(Stored data)
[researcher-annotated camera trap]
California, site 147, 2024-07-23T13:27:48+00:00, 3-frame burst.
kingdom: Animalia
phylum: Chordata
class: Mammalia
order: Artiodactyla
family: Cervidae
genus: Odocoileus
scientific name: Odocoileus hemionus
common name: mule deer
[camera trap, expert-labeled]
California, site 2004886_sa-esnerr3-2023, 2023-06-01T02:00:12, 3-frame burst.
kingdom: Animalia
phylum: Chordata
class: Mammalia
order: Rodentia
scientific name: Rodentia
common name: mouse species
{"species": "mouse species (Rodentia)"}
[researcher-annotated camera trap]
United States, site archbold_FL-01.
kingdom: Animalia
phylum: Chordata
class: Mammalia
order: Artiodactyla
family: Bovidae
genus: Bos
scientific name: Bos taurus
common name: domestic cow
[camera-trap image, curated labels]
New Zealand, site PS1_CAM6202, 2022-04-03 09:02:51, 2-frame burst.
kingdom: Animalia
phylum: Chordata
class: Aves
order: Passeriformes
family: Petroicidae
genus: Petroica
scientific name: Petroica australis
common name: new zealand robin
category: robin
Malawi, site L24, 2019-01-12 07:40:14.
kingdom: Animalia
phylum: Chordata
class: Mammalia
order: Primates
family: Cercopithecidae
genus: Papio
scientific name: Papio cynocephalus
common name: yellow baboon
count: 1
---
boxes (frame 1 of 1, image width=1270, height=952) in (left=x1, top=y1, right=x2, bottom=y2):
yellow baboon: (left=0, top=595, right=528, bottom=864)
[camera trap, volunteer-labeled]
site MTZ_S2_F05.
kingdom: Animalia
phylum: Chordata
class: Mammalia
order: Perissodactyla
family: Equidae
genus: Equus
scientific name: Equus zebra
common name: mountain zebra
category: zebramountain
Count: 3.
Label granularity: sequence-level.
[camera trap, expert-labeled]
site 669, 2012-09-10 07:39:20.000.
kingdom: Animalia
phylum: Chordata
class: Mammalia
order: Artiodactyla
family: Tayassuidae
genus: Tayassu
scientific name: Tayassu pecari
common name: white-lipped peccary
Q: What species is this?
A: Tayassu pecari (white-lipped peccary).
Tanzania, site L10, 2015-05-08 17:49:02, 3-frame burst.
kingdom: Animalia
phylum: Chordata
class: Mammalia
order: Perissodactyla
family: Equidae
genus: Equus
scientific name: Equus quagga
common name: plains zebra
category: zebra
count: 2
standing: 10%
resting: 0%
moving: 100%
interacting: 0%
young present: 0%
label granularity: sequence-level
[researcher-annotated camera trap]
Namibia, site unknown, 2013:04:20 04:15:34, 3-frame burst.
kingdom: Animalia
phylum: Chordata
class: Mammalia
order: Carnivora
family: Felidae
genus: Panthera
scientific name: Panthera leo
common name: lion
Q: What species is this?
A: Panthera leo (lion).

**Aim of the exercise**
Each entry is to be retyped precisely as it stands.

**Answer section**
[researcher-annotated camera trap]
California, site 147, 2024-07-23T13:27:48+00:00, 3-frame burst.
kingdom: Animalia
phylum: Chordata
class: Mammalia
order: Artiodactyla
family: Cervidae
genus: Odocoileus
scientific name: Odocoileus hemionus
common name: mule deer
[camera trap, expert-labeled]
California, site 2004886_sa-esnerr3-2023, 2023-06-01T02:00:12, 3-frame burst.
kingdom: Animalia
phylum: Chordata
class: Mammalia
order: Rodentia
scientific name: Rodentia
common name: mouse species
{"species": "mouse species (Rodentia)"}
[researcher-annotated camera trap]
United States, site archbold_FL-01.
kingdom: Animalia
phylum: Chordata
class: Mammalia
order: Artiodactyla
family: Bovidae
genus: Bos
scientific name: Bos taurus
common name: domestic cow
[camera-trap image, curated labels]
New Zealand, site PS1_CAM6202, 2022-04-03 09:02:51, 2-frame burst.
kingdom: Animalia
phylum: Chordata
class: Aves
order: Passeriformes
family: Petroicidae
genus: Petroica
scientific name: Petroica australis
common name: new zealand robin
category: robin
Malawi, site L24, 2019-01-12 07:40:14.
kingdom: Animalia
phylum: Chordata
class: Mammalia
order: Primates
family: Cercopithecidae
genus: Papio
scientific name: Papio cynocephalus
common name: yellow baboon
count: 1
---
boxes (frame 1 of 1, image width=1270, height=952) in (left=x1, top=y1, right=x2, bottom=y2):
yellow baboon: (left=0, top=595, right=528, bottom=864)
[camera trap, volunteer-labeled]
site MTZ_S2_F05.
kingdom: Animalia
phylum: Chordata
class: Mammalia
order: Perissodactyla
family: Equidae
genus: Equus
scientific name: Equus zebra
common name: mountain zebra
category: zebramountain
Count: 3.
Label granularity: sequence-level.
[camera trap, expert-labeled]
site 669, 2012-09-10 07:39:20.000.
kingdom: Animalia
phylum: Chordata
class: Mammalia
order: Artiodactyla
family: Tayassuidae
genus: Tayassu
scientific name: Tayassu pecari
common name: white-lipped peccary
Q: What species is this?
A: Tayassu pecari (white-lipped peccary).
Tanzania, site L10, 2015-05-08 17:49:02, 3-frame burst.
kingdom: Animalia
phylum: Chordata
class: Mammalia
order: Perissodactyla
family: Equidae
genus: Equus
scientific name: Equus quagga
common name: plains zebra
category: zebra
count: 2
standing: 10%
resting: 0%
moving: 100%
interacting: 0%
young present: 0%
label granularity: sequence-level
[researcher-annotated camera trap]
Namibia, site unknown, 2013:04:20 04:15:34, 3-frame burst.
kingdom: Animalia
phylum: Chordata
class: Mammalia
order: Carnivora
family: Felidae
genus: Panthera
scientific name: Panthera leo
common name: lion
Q: What species is this?
A: Panthera leo (lion).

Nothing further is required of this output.